⋆3

2.3K 301 192
                                    

Yorum yaparsanız çok çok mutlu olurum ♡

Keyifli okumalar :')

Yemek felaket geçiyordu.

Cidden iğrençti. Sabahtan beri para muhabbetleri yapıp duruyordu. Cimriydi, belki de çoğu insandan daha kötü durumdaydı. Hastalık derecesine getirmiş olmalıydı.

"Her şey çok pahalı yani anlayacağın." Dediğinde bıkkın bir ifadeyle onu başımla onaylamış, elime bardağımı alarak bir kaç yudum şarap içmiştim. Fakat ona adam akıllı cevap vermesem bile o konuşmaya devam ediyordu. "Ya geçenlerde market alışverişine çıktım. Çoğu şeyi geri bırakmak zorunda kaldım."

"Zor olmuş olmalı."

Susması için Tanrı'ya yalvarmaya başladım. Bir an önce bu yemek bitmeliydi. Yoksa sinirden kuduracaktım.

Yeniden dudaklarını aralamış, konuşmaya başlayacaktı ki elimi kaldırdım ve garsonu çağırarak bunu engelledim.
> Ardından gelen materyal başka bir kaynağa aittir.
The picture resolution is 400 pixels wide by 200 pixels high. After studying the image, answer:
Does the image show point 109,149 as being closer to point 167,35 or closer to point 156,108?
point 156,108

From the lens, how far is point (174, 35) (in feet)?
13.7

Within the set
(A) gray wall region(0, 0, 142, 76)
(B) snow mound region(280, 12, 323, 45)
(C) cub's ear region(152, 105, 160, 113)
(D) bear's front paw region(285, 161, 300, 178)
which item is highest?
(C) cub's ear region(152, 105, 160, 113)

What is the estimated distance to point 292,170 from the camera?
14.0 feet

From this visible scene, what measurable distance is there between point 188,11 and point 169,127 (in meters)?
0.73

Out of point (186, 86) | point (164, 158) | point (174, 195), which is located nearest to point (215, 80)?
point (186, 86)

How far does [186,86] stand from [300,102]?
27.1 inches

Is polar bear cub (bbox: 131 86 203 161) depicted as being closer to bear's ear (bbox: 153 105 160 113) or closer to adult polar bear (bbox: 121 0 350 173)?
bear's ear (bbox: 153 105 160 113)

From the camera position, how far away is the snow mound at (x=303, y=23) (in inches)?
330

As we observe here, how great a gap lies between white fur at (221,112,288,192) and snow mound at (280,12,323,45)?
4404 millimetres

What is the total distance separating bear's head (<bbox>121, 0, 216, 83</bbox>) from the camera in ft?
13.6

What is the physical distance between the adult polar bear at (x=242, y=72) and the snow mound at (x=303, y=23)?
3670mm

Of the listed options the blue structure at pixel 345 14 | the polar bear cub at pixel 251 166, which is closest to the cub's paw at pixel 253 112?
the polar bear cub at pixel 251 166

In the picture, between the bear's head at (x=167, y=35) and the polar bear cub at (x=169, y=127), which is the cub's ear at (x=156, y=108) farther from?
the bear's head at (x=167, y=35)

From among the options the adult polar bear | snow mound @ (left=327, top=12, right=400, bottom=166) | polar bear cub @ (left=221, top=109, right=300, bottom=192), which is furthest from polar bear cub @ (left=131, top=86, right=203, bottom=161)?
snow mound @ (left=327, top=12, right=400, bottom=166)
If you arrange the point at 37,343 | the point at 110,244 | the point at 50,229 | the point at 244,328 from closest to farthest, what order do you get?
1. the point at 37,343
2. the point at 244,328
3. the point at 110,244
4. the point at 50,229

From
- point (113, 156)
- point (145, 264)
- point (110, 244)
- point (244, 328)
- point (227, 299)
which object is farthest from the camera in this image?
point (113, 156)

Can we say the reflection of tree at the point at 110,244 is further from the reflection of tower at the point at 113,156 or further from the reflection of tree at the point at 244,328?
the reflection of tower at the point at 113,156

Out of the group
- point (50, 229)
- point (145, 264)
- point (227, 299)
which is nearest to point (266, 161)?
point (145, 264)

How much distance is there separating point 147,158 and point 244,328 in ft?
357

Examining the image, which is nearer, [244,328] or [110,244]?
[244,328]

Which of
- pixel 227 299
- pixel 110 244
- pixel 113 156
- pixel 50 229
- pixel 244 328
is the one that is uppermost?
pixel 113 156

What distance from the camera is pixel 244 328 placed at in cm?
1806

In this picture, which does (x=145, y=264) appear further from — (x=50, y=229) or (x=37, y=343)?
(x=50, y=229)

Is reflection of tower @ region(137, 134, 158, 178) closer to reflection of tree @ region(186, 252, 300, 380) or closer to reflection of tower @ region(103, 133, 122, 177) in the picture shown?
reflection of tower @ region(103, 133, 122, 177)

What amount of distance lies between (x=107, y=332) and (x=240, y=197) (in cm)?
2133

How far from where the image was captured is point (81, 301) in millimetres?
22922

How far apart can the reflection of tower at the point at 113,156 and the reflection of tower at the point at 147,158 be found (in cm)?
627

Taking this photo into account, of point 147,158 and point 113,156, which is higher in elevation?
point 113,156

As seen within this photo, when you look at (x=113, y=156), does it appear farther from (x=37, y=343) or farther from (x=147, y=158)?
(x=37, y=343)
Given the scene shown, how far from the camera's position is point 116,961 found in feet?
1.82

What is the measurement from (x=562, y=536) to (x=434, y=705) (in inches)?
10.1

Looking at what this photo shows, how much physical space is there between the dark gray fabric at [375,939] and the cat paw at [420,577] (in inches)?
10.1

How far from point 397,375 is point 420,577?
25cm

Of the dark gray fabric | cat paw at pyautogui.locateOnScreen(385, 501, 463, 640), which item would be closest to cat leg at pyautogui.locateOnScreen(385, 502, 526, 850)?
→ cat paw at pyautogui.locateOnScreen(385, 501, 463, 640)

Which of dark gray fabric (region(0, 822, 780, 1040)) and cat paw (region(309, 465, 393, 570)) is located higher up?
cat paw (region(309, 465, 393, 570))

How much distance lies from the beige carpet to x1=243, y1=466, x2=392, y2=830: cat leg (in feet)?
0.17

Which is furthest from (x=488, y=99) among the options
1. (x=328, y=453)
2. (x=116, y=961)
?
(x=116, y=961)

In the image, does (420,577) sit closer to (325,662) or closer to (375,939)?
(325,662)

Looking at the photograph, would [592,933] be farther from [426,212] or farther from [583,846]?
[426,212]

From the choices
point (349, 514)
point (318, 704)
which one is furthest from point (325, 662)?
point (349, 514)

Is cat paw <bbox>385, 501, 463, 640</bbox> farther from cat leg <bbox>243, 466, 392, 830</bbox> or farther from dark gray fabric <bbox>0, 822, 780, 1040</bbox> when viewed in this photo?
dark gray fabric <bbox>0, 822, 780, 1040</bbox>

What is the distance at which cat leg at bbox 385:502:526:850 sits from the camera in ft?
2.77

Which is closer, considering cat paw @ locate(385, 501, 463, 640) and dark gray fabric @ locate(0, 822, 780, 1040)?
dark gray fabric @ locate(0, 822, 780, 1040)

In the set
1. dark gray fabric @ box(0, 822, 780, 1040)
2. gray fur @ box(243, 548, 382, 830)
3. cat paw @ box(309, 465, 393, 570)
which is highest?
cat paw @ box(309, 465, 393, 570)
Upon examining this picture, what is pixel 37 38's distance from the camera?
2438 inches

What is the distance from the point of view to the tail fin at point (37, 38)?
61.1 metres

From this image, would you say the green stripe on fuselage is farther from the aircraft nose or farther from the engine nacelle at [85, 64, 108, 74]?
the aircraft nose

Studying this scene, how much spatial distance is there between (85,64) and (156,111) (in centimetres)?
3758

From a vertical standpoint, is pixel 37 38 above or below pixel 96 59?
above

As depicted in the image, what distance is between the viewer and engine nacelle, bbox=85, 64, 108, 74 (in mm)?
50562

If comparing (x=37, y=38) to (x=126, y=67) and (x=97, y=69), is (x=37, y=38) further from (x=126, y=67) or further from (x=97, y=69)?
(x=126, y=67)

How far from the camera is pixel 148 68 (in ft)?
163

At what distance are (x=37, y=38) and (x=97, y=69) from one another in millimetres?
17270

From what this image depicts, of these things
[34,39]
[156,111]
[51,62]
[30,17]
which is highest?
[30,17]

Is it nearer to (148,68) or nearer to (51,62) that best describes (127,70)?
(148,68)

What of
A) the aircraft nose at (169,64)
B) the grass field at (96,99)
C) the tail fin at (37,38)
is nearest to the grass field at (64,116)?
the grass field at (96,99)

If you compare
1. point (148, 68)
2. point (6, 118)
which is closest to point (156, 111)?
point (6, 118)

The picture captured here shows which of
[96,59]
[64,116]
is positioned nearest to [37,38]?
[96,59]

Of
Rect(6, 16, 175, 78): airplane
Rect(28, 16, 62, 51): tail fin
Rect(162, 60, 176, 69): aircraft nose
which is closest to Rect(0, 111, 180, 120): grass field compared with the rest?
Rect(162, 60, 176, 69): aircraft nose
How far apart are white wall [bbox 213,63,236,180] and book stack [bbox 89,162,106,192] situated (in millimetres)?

Ama o buna bozulmak yerine aralamış olduğu dudaklarının arasından yemek göndermişti ağzına.

Sanırsam hesabı isteyeceğimi anlamıştı, o da cimri olduğu için tabağındaki her şeyi silip süpürüyordu.

"Buyrun efendim." Beni etkileyen o ses tonunu yeniden işittiğimde gerilen bedenim yumuşamıştı bir an da. Garsonu çağırmıştım çağırmasına ama onun geleceğini tahmin etmemiştim.

Yutkundum ve bakışlarımı sert bakışlı garsona diktim. "Hesabı alabilir miyim?"

"Tabii efendim." Derken gitmeden önce masanın üzerinde duran boş tabakları almak için masaya eğilmişti.

Kokusu, muhteşemdi.

Boş tabakları alıp bana hoş bir an sunduğunu bilmeden masadan uzaklaşan bedenin arkasından bakmıştım bu sefer. Saçlarının ense tarafınının da uzun olması ona çok hoş bir hava katmıştı.

Zaten şöyle bir etrafa göz attığımda bir çok kişinin bakışları onun üzerindeydi. Dikkat çekiciydi, sırf onu görebilmek için bile buraya gelen kişiler vardır, emindim.

Çünkü bir masa ona bakarak derin bir sohbet içerisindeydi ve yüzlerinde ki o hoşlantı ifadesi, her o garson o tarafa döndüğünde kendini beğendirme ifadesiyle yer değiştiriyordu. Başımı olumsuz anlamda iki yana sallayıp hala bir şeyler tıkınan Min Yoongi'ye dönmüştüm.

"Bir daha ne zaman görüşürüz?" Ağzındakileri yutmadan bana böyle bir soru yönelttiğinde yüzümü tiksintiyle buruşturmamak için özel bir çaba sarf etmek zorunda kalmıştım.

Lanet, cimri herif. Seninle görüşmemek için elimden geleni yapacağım.

"Şey-" Ne diyeceğimi bilemeyerek ağzımın içinden bir şeyler geveledim. Ama gelen hesap sayesinde bundan kurtulmuştum.

Hesaba bakma gereği duymadan kartımı karşımdaki çocuğa uzattığımda bu tavrıma gözlerini devirerek kartı elimden almıştı. Tavrına bakılırsa parasıyla hava atan zengin züppe izlenimi vermiş olmalıydım.

Halbuki ben sadece Min Yoongi denen cimriyle daha fazla vakit geçirmek istemiyordum. Bundandı bu tavrım.

Şifremi girmeme gerek kalmadığını bana uzattığı kart ve fişten rahatça anlayabilmiştim.

Ama bu sefer ona bakmamıştım, rahatsız etmek istememiştim. Üstelik bir erkekle randevuya çıkmıştım ve çekici bulduğum garson bunun oldukça farkındaydı. Bakışlarımı yanlış anlayabilirdi yani.

"Kalkalım mı?" Diye mırıldandım. Garson çoktan masamızdan uzaklaşmıştı. Daha sonra Yoongi'den de bir onay alarak yerimizden kalkmış ve restaurantın çıkışında tokalaşmıştık.